▶ _What you have to do_:
The data below contains pictures, which are to be skipped; the lines starting at the line with "United States, site lebec_CA-45." and ending at the line with "common name: mouse species" are to be output exactly, both ends included.

Data supplied Start Marker

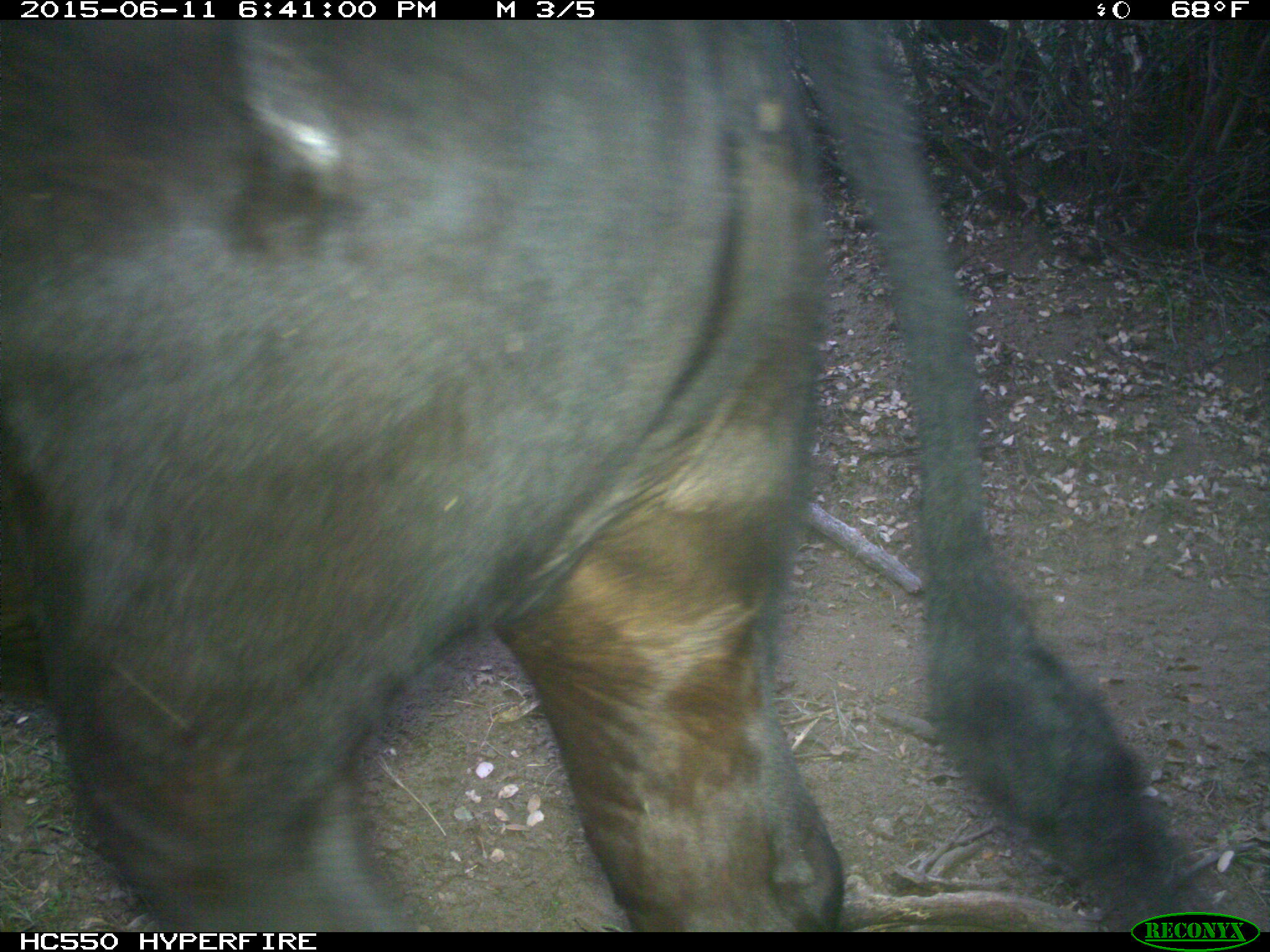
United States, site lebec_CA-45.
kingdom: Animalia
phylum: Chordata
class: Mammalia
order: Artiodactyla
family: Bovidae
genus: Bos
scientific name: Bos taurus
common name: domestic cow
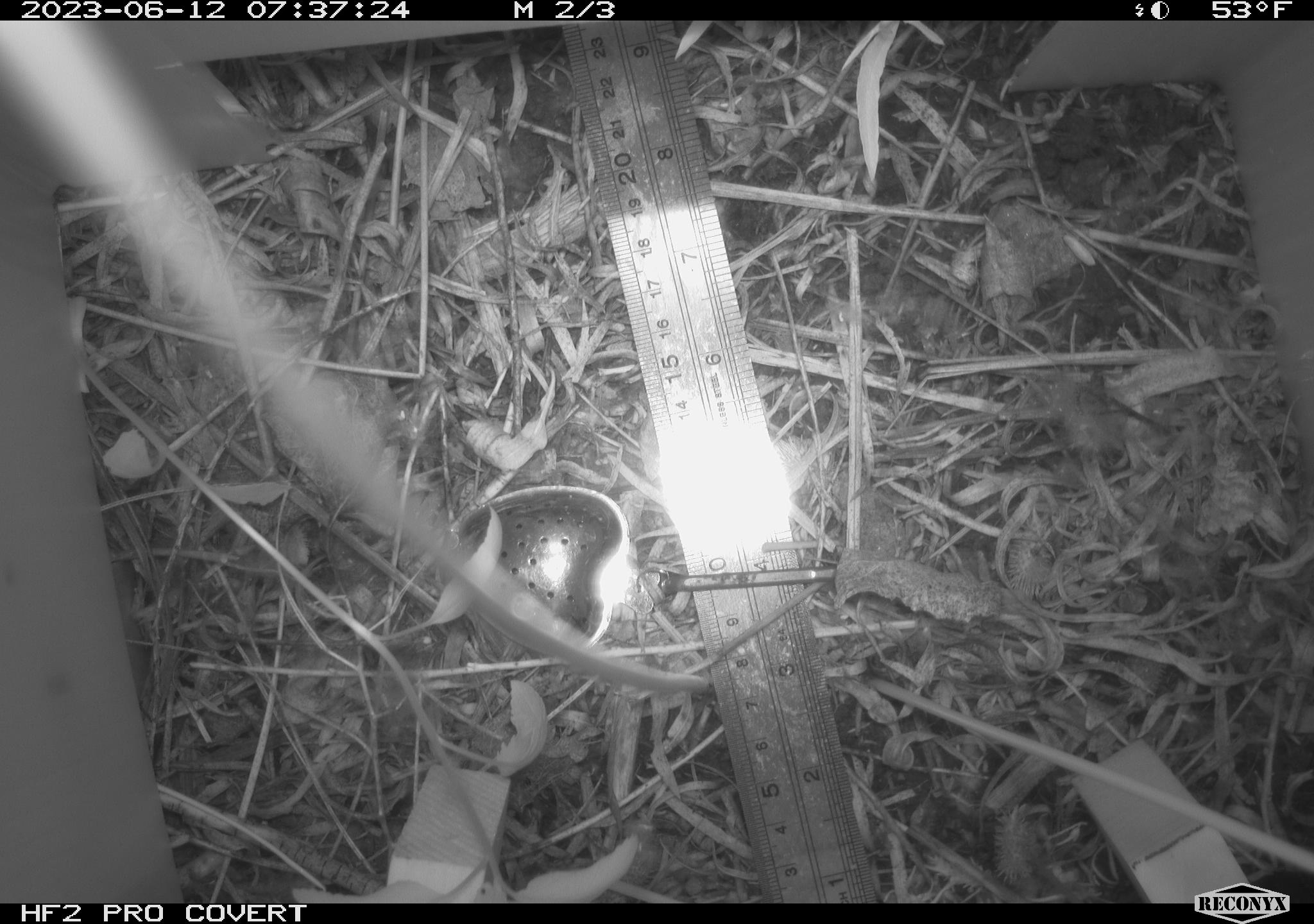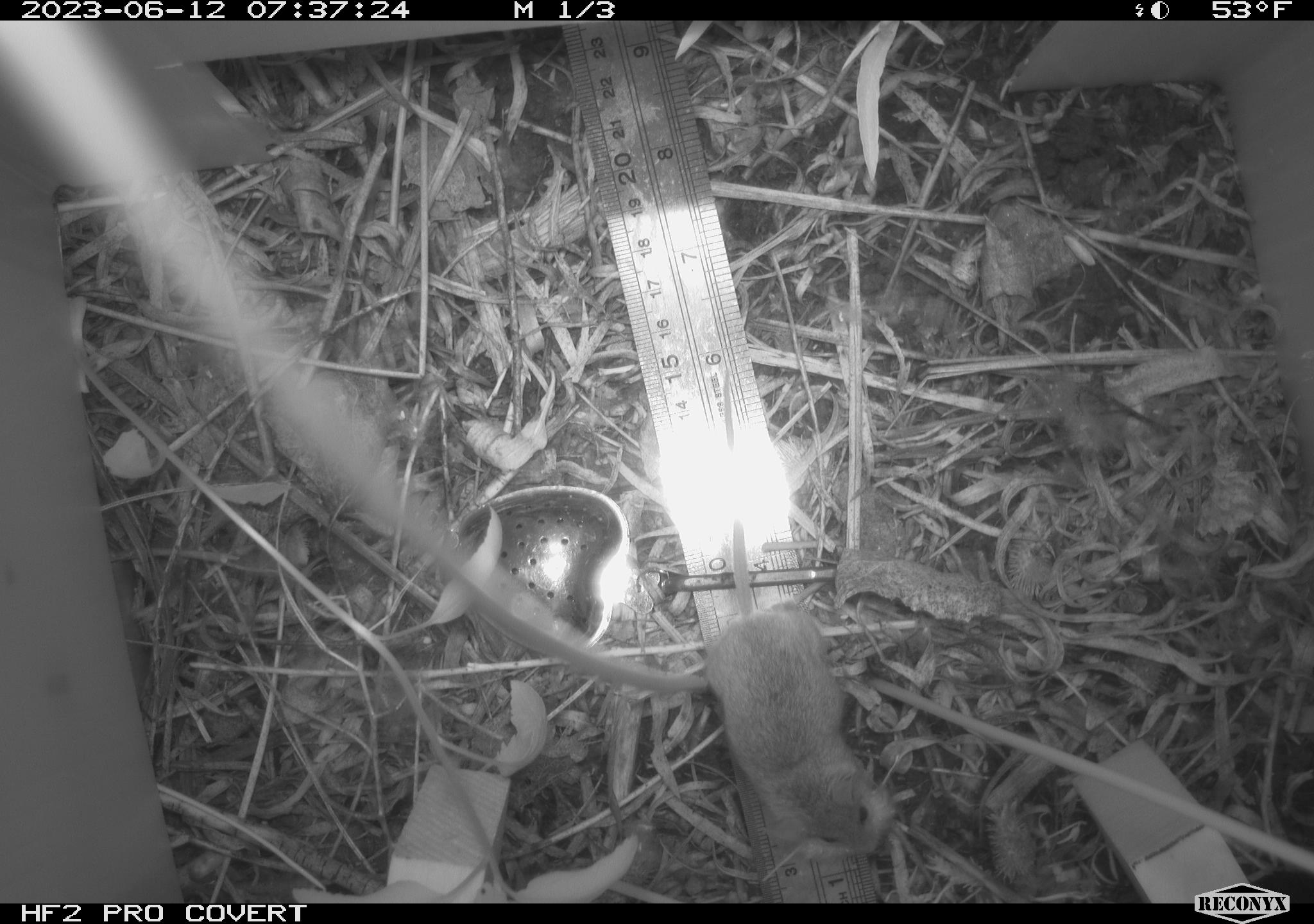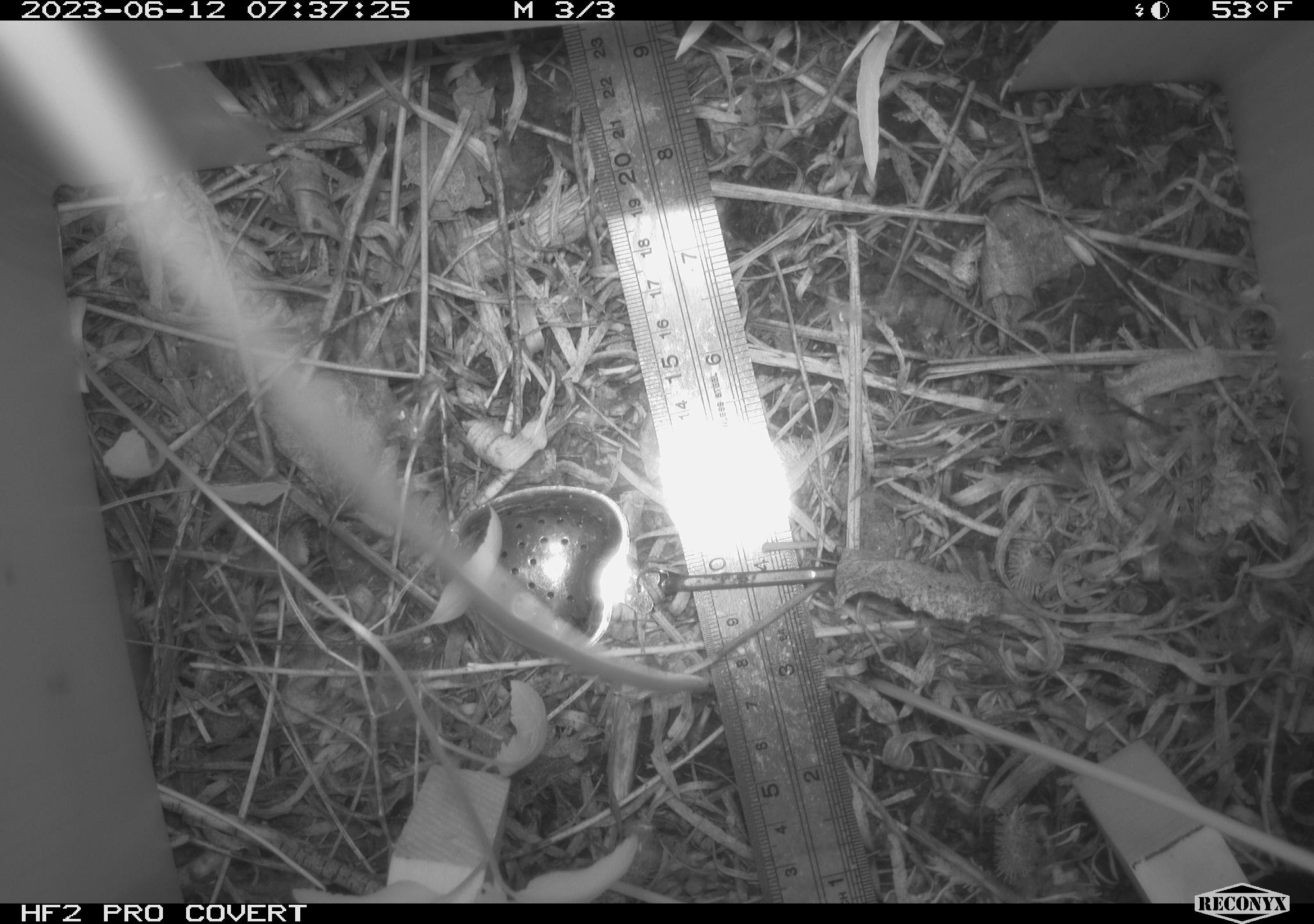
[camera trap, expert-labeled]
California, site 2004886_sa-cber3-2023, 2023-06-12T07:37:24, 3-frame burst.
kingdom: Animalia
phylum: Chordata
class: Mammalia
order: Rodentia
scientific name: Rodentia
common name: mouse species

Data supplied End Marker
Data supplied Start Marker

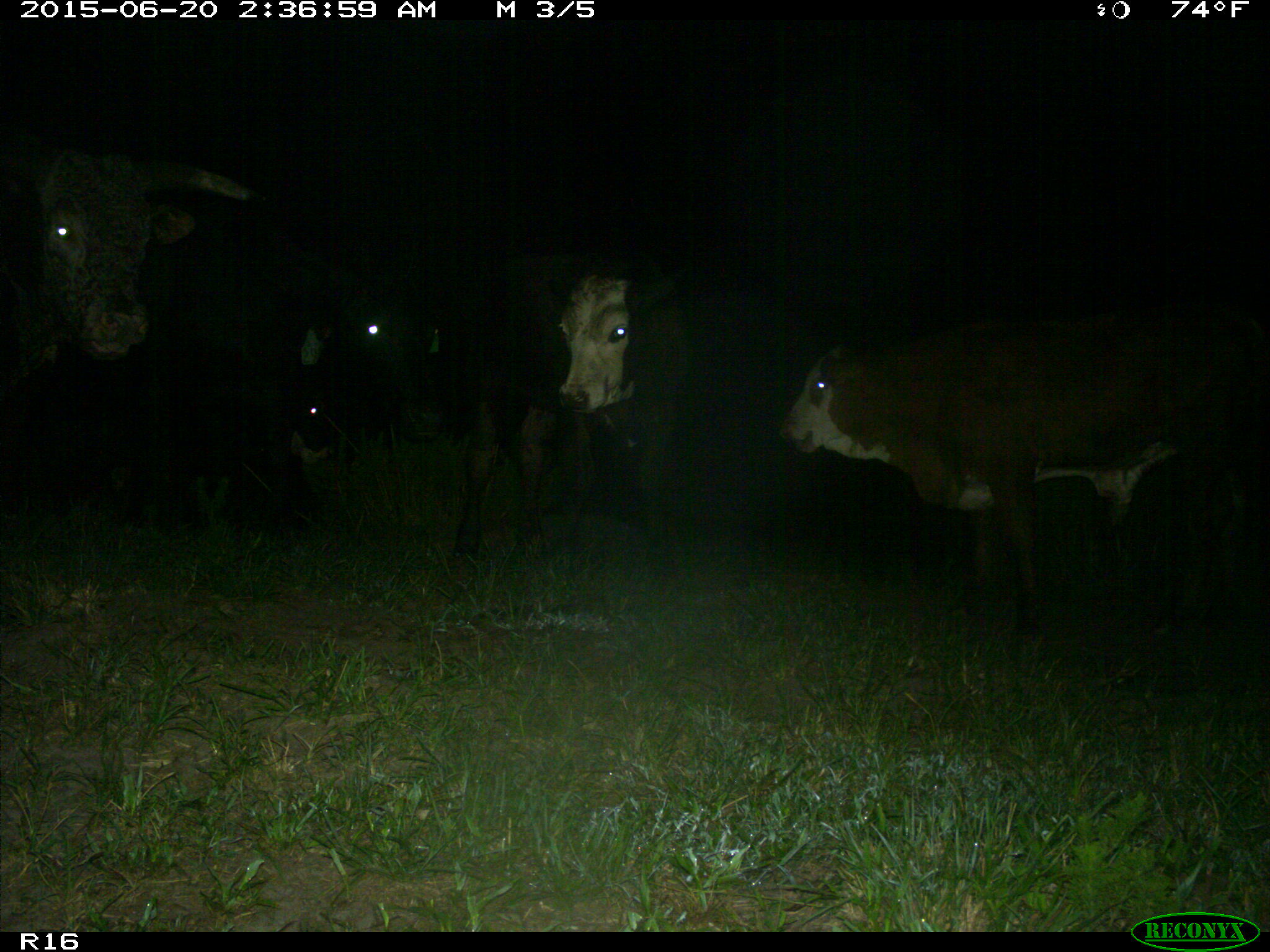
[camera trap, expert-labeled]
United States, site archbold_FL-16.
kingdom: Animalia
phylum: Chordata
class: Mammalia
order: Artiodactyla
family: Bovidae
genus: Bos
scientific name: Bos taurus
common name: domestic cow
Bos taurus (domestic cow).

Data supplied End Marker
Data supplied Start Marker

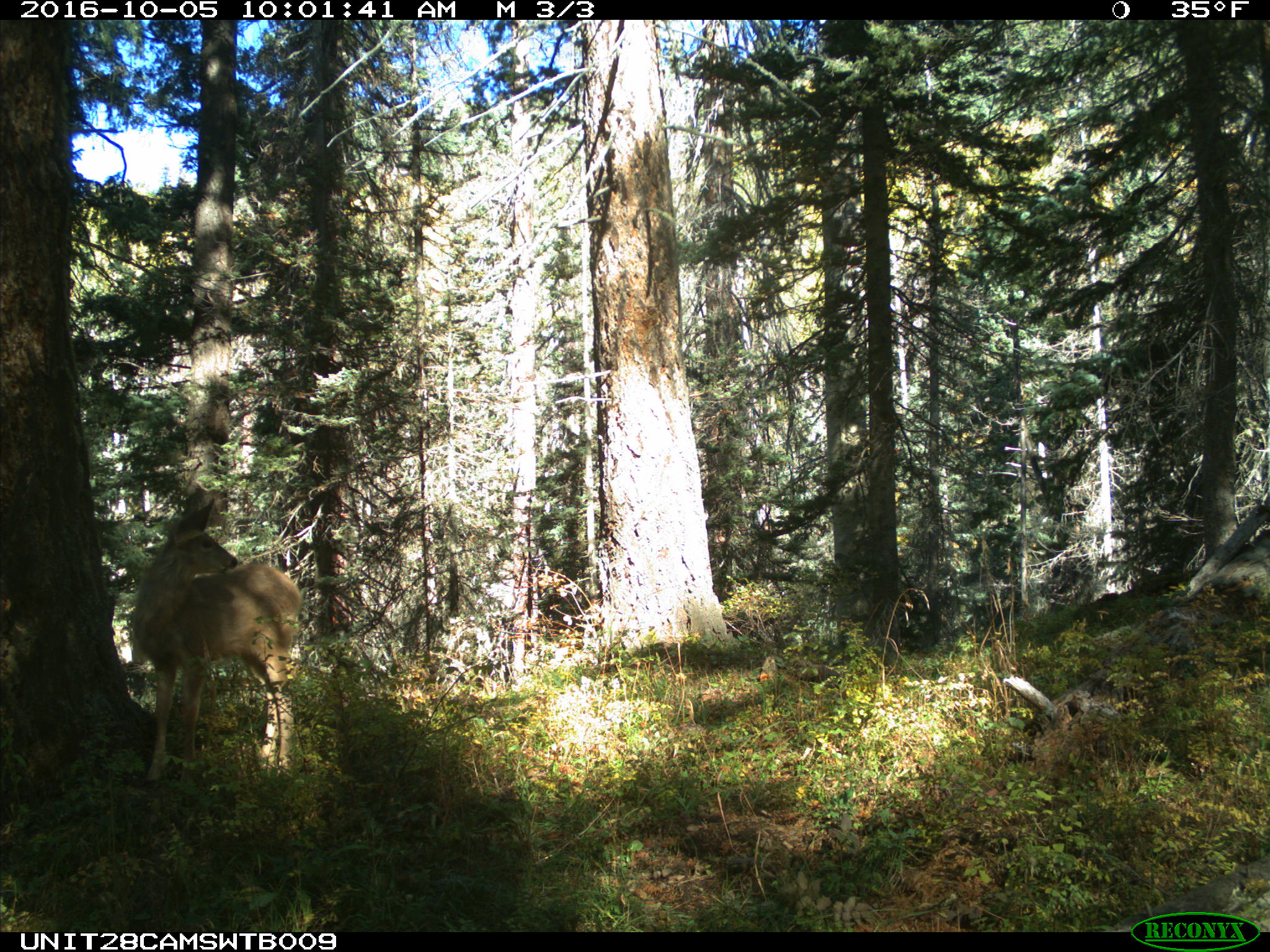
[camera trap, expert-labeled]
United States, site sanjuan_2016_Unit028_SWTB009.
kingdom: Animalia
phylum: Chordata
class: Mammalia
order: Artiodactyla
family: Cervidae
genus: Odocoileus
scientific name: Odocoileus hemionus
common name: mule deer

Data supplied End Marker

▶ _Reply to the exercise_:
United States, site lebec_CA-45.
kingdom: Animalia
phylum: Chordata
class: Mammalia
order: Artiodactyla
family: Bovidae
genus: Bos
scientific name: Bos taurus
common name: domestic cow
[camera trap, expert-labeled]
California, site 2004886_sa-cber3-2023, 2023-06-12T07:37:24, 3-frame burst.
kingdom: Animalia
phylum: Chordata
class: Mammalia
order: Rodentia
scientific name: Rodentia
common name: mouse species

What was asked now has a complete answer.